ABC’s Diane Sawyer’s opened her anniversary segment noting that Pride and Prejudice is “book that cracked a vital code—the eternal secret of how a man can be irresistible to a woman.” ABC gives us a brief history of the book and montage of its popular iterations over the past 200 years. But while leading man, Mr. Darcy certainly is “the thinking woman’s heart-throb,” he’s more than a romance icon.

A few years ago, my friend Brian Brown noted some the reasons in a post titled, “Why Men Like Jane Austen.”
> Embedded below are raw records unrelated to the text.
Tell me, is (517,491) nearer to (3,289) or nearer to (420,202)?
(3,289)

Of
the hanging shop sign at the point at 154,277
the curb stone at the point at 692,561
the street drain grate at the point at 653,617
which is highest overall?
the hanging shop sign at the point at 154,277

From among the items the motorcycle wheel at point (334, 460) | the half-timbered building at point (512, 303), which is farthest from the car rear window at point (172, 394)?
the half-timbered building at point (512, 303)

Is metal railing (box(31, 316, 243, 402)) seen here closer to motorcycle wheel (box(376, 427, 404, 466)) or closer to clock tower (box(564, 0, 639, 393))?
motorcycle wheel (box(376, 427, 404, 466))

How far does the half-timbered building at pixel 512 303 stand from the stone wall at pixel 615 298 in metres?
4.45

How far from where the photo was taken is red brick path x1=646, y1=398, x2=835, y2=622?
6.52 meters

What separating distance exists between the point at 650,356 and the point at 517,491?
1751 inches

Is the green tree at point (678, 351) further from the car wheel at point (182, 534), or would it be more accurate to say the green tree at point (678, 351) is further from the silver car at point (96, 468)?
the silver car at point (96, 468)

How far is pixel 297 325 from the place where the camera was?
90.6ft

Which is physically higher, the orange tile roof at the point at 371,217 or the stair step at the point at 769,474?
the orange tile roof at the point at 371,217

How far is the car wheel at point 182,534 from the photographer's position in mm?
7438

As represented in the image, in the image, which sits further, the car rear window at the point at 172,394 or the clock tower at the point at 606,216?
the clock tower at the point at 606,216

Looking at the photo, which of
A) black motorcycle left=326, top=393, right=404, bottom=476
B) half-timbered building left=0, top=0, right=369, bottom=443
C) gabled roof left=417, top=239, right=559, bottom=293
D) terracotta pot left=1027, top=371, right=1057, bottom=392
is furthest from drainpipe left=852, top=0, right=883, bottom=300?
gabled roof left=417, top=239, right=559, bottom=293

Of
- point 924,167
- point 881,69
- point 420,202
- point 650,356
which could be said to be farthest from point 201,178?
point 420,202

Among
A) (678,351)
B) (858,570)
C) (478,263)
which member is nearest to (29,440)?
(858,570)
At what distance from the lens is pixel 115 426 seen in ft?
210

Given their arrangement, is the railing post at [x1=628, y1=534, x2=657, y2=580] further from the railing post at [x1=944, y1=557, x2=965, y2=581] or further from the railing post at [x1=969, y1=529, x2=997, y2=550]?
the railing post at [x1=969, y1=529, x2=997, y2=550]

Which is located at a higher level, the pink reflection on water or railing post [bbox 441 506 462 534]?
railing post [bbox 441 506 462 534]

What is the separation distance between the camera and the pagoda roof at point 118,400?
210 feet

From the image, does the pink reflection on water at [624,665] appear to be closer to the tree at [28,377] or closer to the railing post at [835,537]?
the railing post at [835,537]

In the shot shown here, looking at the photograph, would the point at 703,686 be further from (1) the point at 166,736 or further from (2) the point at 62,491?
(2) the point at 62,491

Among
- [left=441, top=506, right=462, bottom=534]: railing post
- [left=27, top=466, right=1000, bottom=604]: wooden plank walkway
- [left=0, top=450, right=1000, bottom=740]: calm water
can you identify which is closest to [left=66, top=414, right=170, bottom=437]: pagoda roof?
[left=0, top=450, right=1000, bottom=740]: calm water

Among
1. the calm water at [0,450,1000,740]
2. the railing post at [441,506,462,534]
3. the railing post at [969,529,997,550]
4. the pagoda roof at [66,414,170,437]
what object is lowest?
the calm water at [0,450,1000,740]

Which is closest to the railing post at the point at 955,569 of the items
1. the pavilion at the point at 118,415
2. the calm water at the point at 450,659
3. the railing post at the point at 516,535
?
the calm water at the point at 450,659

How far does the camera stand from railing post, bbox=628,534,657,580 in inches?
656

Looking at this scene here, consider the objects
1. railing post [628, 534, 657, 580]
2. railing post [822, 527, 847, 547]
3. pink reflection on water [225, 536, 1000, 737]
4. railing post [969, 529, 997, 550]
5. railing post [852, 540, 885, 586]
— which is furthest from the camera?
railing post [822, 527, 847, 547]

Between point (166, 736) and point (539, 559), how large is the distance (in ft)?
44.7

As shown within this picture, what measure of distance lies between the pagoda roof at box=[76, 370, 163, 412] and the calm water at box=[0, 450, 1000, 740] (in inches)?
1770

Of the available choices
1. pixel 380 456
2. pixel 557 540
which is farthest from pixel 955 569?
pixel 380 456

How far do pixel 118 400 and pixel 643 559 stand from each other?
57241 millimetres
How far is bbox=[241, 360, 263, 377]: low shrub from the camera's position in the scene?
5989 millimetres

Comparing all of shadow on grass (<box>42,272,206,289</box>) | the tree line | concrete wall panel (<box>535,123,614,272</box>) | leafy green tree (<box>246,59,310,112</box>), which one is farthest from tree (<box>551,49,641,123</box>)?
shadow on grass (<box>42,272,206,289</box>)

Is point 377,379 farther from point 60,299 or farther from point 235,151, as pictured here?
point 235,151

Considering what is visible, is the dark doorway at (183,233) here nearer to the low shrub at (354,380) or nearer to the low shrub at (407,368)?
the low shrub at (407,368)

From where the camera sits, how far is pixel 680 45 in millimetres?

This is the Austen hero. Chesterton observed, “When Darcy, in finally confessing his faults, says ‘I have been a selfish being all my life, in practice though not in theory,’ he gets nearer to a complete confession of the intelligent male than ever was even hinted by the Byronic lapses of the Brontes’ heroes or the elaborate exculpations of George Eliot’s.” This kind of self-aware yet self-confident manhood does not impress in the way that a quick wit or a quick sword does. Rather, it inspires respect—something we too often do not know how to gain, because for the Austen hero, “manly” is not something he does, like rescuing a damsel in distress; it is something he is. There is an integrity to him that transcends situation.

Today, such integrity and selflessness still merit respect and admiration. That’s what most (if not all) single ladies hope for in a spouse.

But for anyone who’s not convinced that such Austenesque virtues are timeless, I offer you a brassy and boisterous reminder that marriage “still works.” The recently married young commentator Steven Crowder opined on the topic, over the weekend. His post, “A man’s top 5 reasons to grow up and get married” is worth the read. It’s not aimed towards the marriage-minded single, and could be frustrating for anyone fruitlessly pursuing marriage. But it’s a bold wake-up call aimed at the loafing bachelor who thinks marriage is out-dated.

So, gentlemen, skim Crowder’s “Top 5 Reasons” and then grab a copy of Pride and Prejudice. The cultural milieu has altered. But there are still Mr. Darcy’s and Elizabeth Bennett’s to be matched.